Saturday, November 19, 2011

Mediterranean Chicken

 

 I have had this dish a few times and knew I could make it better, so I found a recipe and changed a few things. With the first bite your going to be in love with this dish, the wine infuses with the flavors onion, garlic and herbed tomatoes. Followed by the saltiness of the olives.   A light flavorful sauce is created that begs to have you soak it up with a nice piece of crispy bread.  I served this over ziti with a side of roasted vegetables.

 

Ingredients

  • 2 teaspoons olive oil
  • 2 tablespoons white wine
  • 6 skinless, boneless chicken breast halves
  • 3 cloves garlic, minced
  • 1/2 cup diced onion
  • 3 cups tomatoes, chopped
  • 1/2 cup white wine
  • 2 teaspoons chopped fresh thyme
  • 1 tablespoon chopped fresh basil
  • 1/2 cup kalamata olives
  • 1/4 cup chopped fresh parsley
  • salt and pepper to taste

Directions

  1. Heat the oil and 2 tablespoons white wine in a large skillet over medium heat.

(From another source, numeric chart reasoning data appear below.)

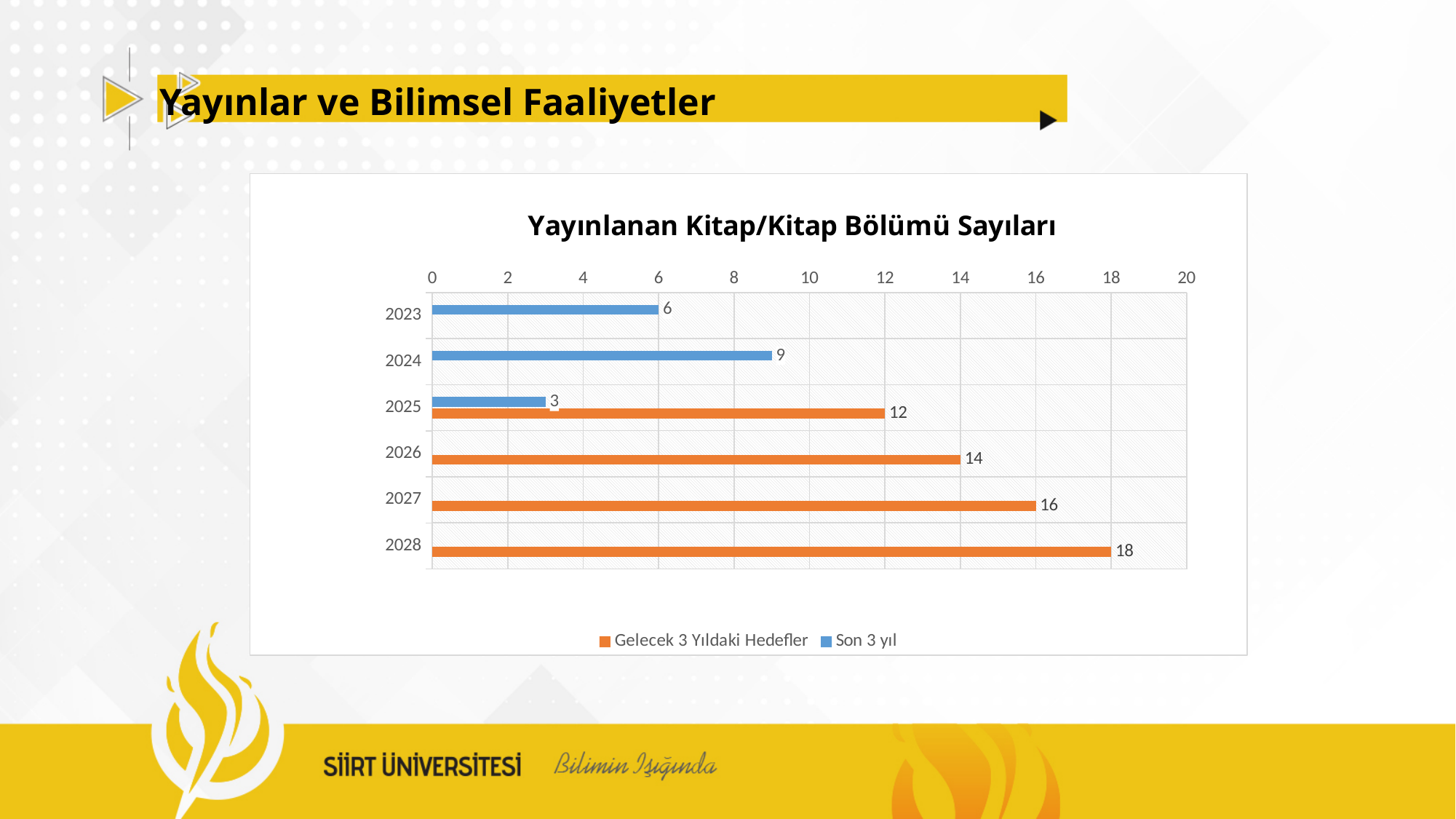
How many series does the legend list? 2 What is the value for 2023 in the Son 3 yıl series? 6 How many years are shown on the vertical axis of the chart? 6 What is the title of the chart? Yayınlanan Kitap/Kitap Bölümü Sayıları What is the Gelecek 3 Yıldaki Hedefler value for 2028? 18 What is the Gelecek 3 Yıldaki Hedefler value for 2025? 12 What is the difference between the Gelecek 3 Yıldaki Hedefler value for 2027 and the value for 2026? 2 What kind of chart is shown on the slide? Bar chart Which year has the lowest value in the Son 3 yıl series? 2025 What is the value for 2024 in the Son 3 yıl series? 9 Which is larger: the Son 3 yıl value for 2024 or the Son 3 yıl value for 2023? 2024 Which year has the highest value in the Gelecek 3 Yıldaki Hedefler series? 2028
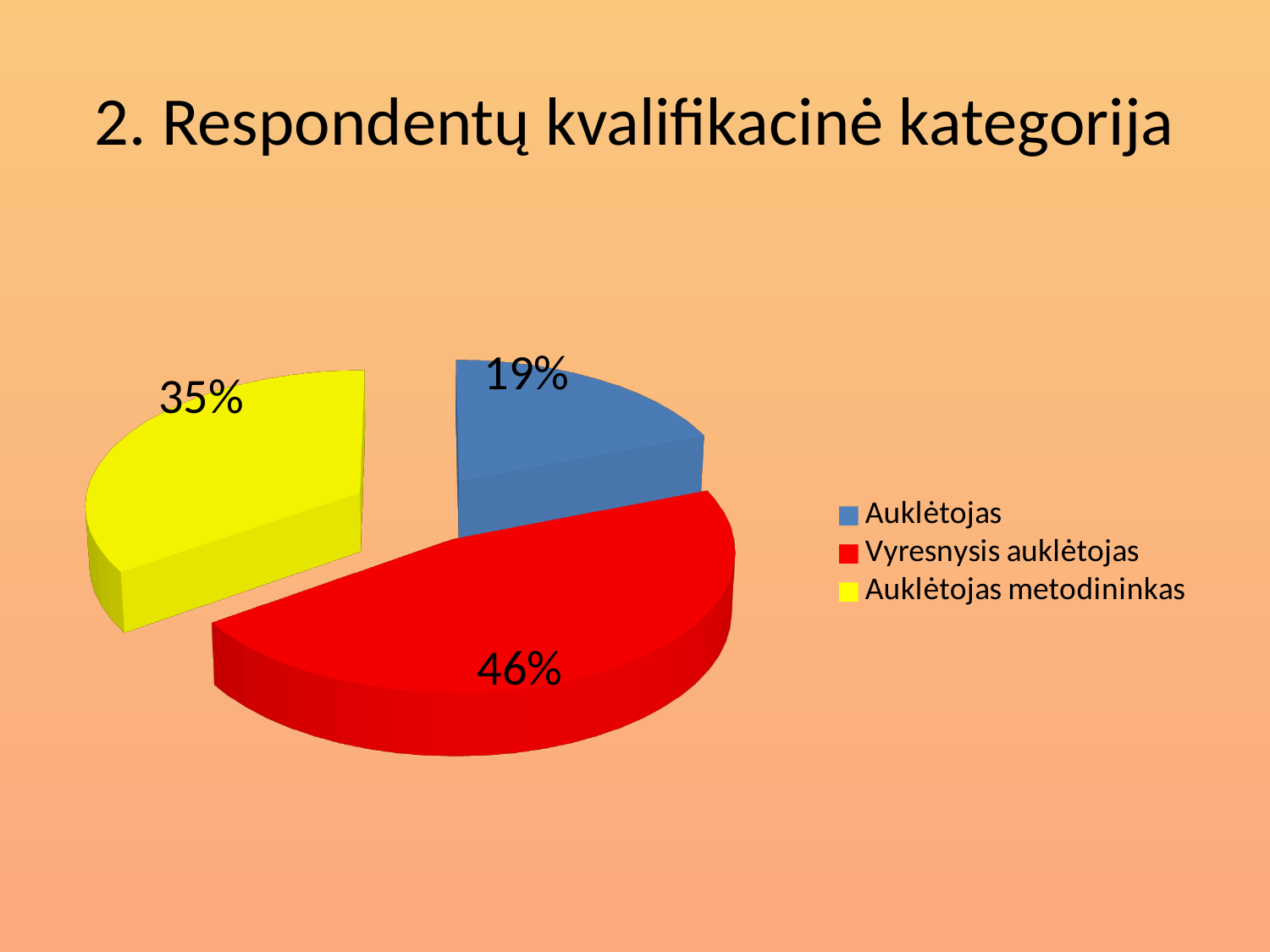
What is the difference in percentage points between Vyresnysis auklėtojas and Auklėtojas metodininkas? 11 What is the title of the slide? 2. Respondentų kvalifikacinė kategorija Which category has the smallest share of the pie? Auklėtojas What is the difference in percentage points between Auklėtojas metodininkas and Auklėtojas? 16 What share of respondents are Vyresnysis auklėtojas? 46% How many categories does the pie chart have? 3 What colour is the slice for Vyresnysis auklėtojas? red Which category has the largest share of the pie? Vyresnysis auklėtojas What share of respondents are Auklėtojas? 19% What share of respondents are Auklėtojas metodininkas? 35% Which is larger, the share for Auklėtojas or the share for Auklėtojas metodininkas? Auklėtojas metodininkas What kind of chart is shown on the slide? pie chart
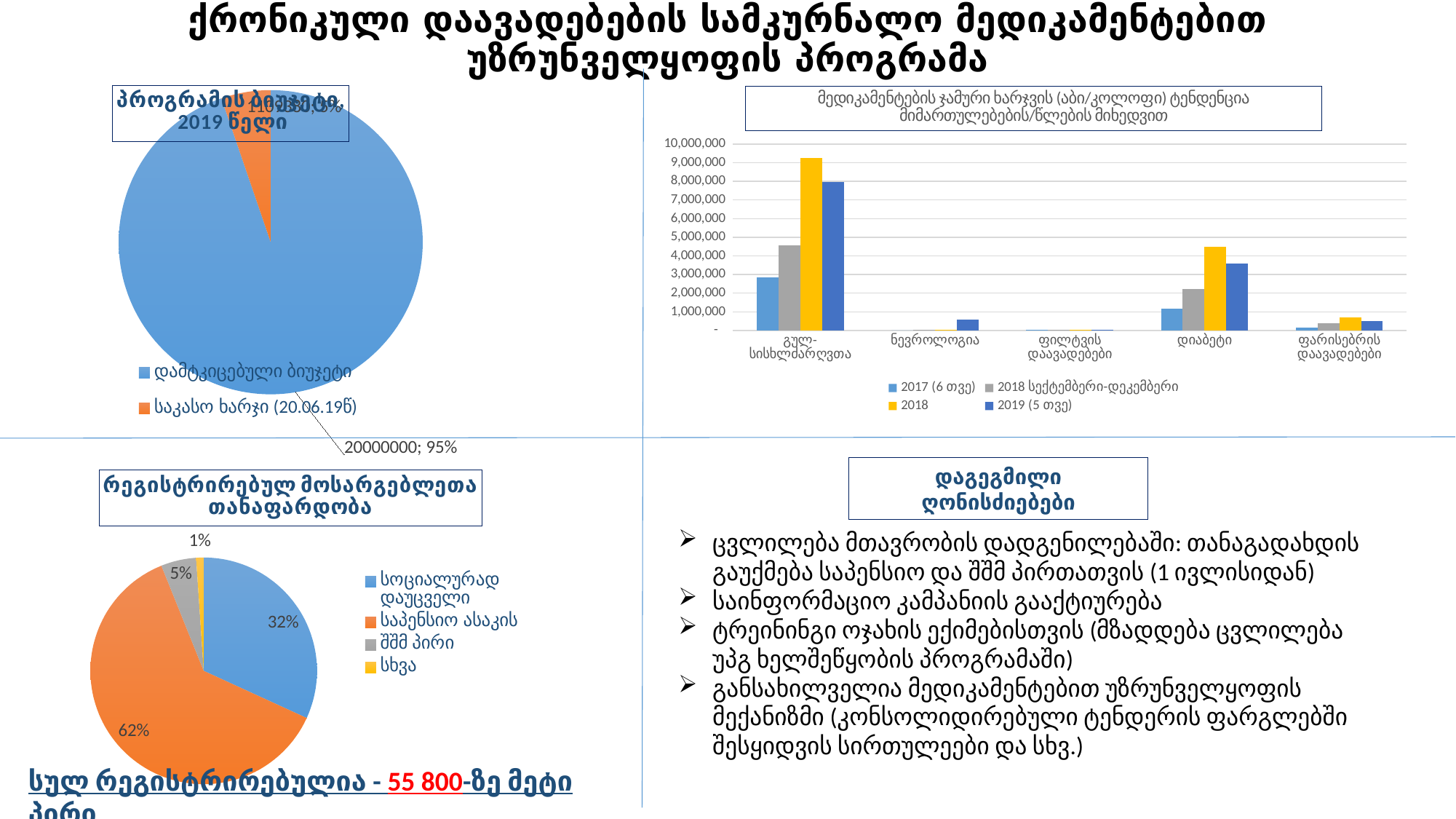
What kind of chart is the top-right chart (მედიკამენტების ჯამური ხარჯვის ტენდენცია)? bar chart How many categories are shown on the x axis of the top-right bar chart (მედიკამენტების ჯამური ხარჯვის ტენდენცია)? 5 How many series does the legend of the top-right bar chart (მედიკამენტების ჯამური ხარჯვის ტენდენცია) list? 4 In the bottom-left pie chart (რეგისტრირებულ მოსარგებლეთა თანაფარდობა), which category has the largest share? საპენსიო ასაკის In the top-right bar chart (მედიკამენტების ჯამური ხარჯვის ტენდენცია), which category has the highest 2018 value? გულ-სისხლძარღვთა In the bottom-left pie chart (რეგისტრირებულ მოსარგებლეთა თანაფარდობა), what share is labelled for სოციალურად დაუცველი? 32% In the top-left pie chart (პროგრამის ბიუჯეტი 2019 წელი), what share is labelled for დამტკიცებული ბიუჯეტი? 95% How many categories does the bottom-left pie chart (რეგისტრირებულ მოსარგებლეთა თანაფარდობა) show? 4 In the top-right bar chart (მედიკამენტების ჯამური ხარჯვის ტენდენცია), is the 2018 value for გულ-სისხლძარღვთა greater or less than 9,000,000? greater In the bottom-left pie chart (რეგისტრირებულ მოსარგებლეთა თანაფარდობა), how many percentage points larger is საპენსიო ასაკის than სოციალურად დაუცველი? 30 In the bottom-left pie chart (რეგისტრირებულ მოსარგებლეთა თანაფარდობა), which category has the smallest share? სხვა In the bottom-left pie chart (რეგისტრირებულ მოსარგებლეთა თანაფარდობა), what share is labelled for საპენსიო ასაკის? 62%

Add chicken and saute about 4 to 6 minutes each side, until golden. Remove chicken from skillet and set aside.
  2. Saute onions in pan drippings for 3 minutess, then add garlic and saute for one minute. Add the wine and scrape up the stuck on peices of onion from the pan.  Add tomatoes and bring to a boil. Lower heat, add thyme and basil and simmer for 5 more minutes.
  3. Return chicken to skillet and cover. Cook over low heat until the chicken is cooked through and no longer pink inside. Add olives and parsley to the skillet and cook for 1 minute. Season with salt and pepper to taste and serve.